CONSEGNA A
Stabilisci se ciascuna affermazione concorda con il testo sulle primarie a Napoli, rispondendo sì o no e citando alla lettera le parole del testo che lo dimostrano. (i) I napoletani voteranno per le amministrative prima di settembre. (ii) Letta si dichiara contrario agli accordi presi in stanze chiuse. (iii) Il centrosinistra napoletano dispone già di un programma per la ricostruzione di Napoli.
CONSEGNA B
Ricopia il passo del testo sulle primarie a Napoli compreso tra "Tutto legittimo, per" e "come possibili candidati.", estremi inclusi.

TESTO DATO
= = =

Dopo lo slittamento delle amministrative decretato dal governo Draghi, i napoletani non saranno chiamati alle urne prima di settembre od ottobre. Discorso diverso per gli iscritti ai partiti di centrosinistra che, all’inizio di giugno, dovranno esprimersi sul candidato sindaco della terza città d’Italia. L’ha annunciato il neosegretario del Partito democratico, Enrico Letta, senza troppi giri di parole: «La via maestra è quella delle primarie, sono sempre stato contrario agli accordi presi in stanze chiuse». E così i sostenitori di Pd, Italia Viva e delle altre formazioni politiche interessate a far parte del cosiddetto “campo progressista” dovranno indicare il loro candidato attraverso consultazioni online oppure votando sotto i gazebo.
Tutto legittimo, per carità. Anzi, è un bene che i partiti coinvolgano più o meno direttamente le rispettive basi in una scelta cruciale come quella del possibile successore di Luigi de Magistris. La domanda, però, sorge spontanea: a che cosa sono servite le frequenti riunioni del tavolo del centrosinistra napoletano e le continue trasferte romane del segretario dem locale Marco Sarracino, senza dimenticare l’impegno per strutturare l’alleanza tra Pd e Movimento Cinque Stelle in chiave antisovranista? La “strada maestra” indicata da Letta, infatti, rimette in discussione i (miseri) risultati del confronto all’interno del centrosinistra che, dopo mesi di “tavoli” conditi da non poche polemiche, è ancora privo di un programma per la ricostruzione di Napoli e oscilla tra Roberto Fico e Gaetano Manfredi come possibili candidati.

= = =

MATERIALE ESTRATTO
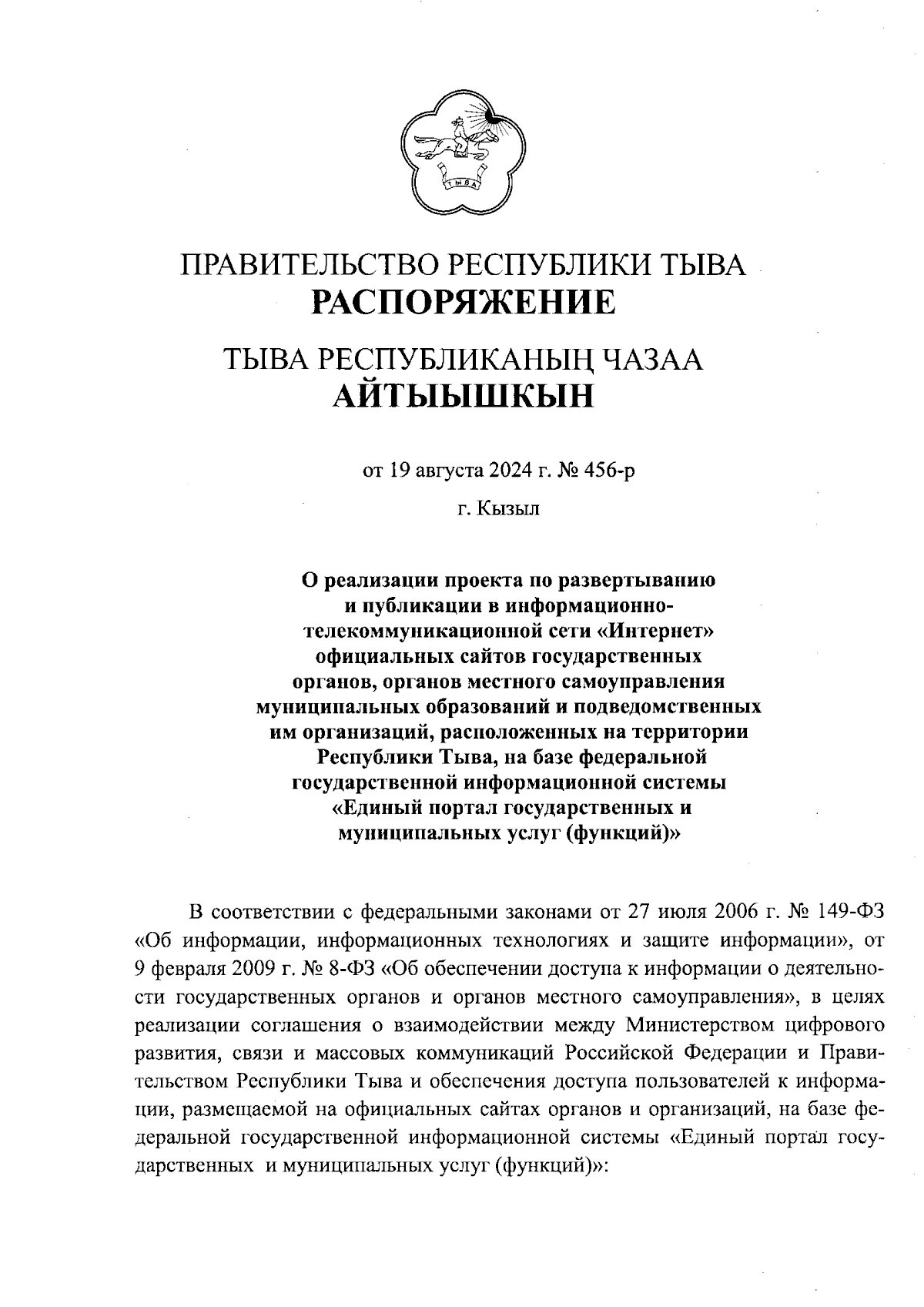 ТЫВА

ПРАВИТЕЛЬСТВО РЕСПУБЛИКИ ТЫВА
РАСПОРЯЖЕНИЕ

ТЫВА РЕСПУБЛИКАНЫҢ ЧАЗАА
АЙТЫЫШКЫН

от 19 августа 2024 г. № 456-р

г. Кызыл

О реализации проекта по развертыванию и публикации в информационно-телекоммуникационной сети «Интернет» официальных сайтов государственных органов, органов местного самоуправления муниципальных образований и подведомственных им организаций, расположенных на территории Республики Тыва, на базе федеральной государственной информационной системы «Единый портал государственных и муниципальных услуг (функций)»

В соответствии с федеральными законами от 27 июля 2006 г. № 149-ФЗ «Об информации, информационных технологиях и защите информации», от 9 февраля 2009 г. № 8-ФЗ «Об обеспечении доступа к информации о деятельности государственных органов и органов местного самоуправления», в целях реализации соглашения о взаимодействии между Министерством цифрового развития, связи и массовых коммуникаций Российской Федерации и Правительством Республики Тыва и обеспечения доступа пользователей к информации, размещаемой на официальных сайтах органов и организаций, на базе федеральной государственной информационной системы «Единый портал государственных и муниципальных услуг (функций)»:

= = =

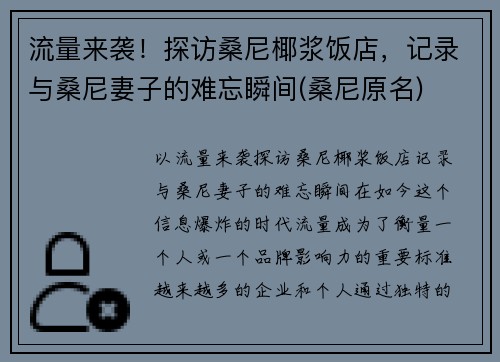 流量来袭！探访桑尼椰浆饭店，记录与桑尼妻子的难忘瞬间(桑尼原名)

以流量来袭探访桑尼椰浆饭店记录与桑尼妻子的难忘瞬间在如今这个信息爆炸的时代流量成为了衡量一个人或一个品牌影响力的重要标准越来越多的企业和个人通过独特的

= = =

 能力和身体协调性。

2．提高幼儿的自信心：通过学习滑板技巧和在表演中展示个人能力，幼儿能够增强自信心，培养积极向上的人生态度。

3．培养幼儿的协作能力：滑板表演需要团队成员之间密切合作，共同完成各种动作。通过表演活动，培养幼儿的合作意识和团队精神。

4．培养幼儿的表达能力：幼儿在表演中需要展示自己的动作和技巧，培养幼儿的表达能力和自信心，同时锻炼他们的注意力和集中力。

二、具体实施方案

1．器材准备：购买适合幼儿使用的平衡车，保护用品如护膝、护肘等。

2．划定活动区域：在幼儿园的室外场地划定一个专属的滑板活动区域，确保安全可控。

= = =

RISPOSTA SCRITTA A
(i) No: «i napoletani non saranno chiamati alle urne prima di settembre od ottobre».
(ii) Sì: «sono sempre stato contrario agli accordi presi in stanze chiuse».
(iii) No: «è ancora privo di un programma per la ricostruzione di Napoli».

RISPOSTA SCRITTA B
Tutto legittimo, per carità. Anzi, è un bene che i partiti coinvolgano più o meno direttamente le rispettive basi in una scelta cruciale come quella del possibile successore di Luigi de Magistris. La domanda, però, sorge spontanea: a che cosa sono servite le frequenti riunioni del tavolo del centrosinistra napoletano e le continue trasferte romane del segretario dem locale Marco Sarracino, senza dimenticare l’impegno per strutturare l’alleanza tra Pd e Movimento Cinque Stelle in chiave antisovranista? La “strada maestra” indicata da Letta, infatti, rimette in discussione i (miseri) risultati del confronto all’interno del centrosinistra che, dopo mesi di “tavoli” conditi da non poche polemiche, è ancora privo di un programma per la ricostruzione di Napoli e oscilla tra Roberto Fico e Gaetano Manfredi come possibili candidati.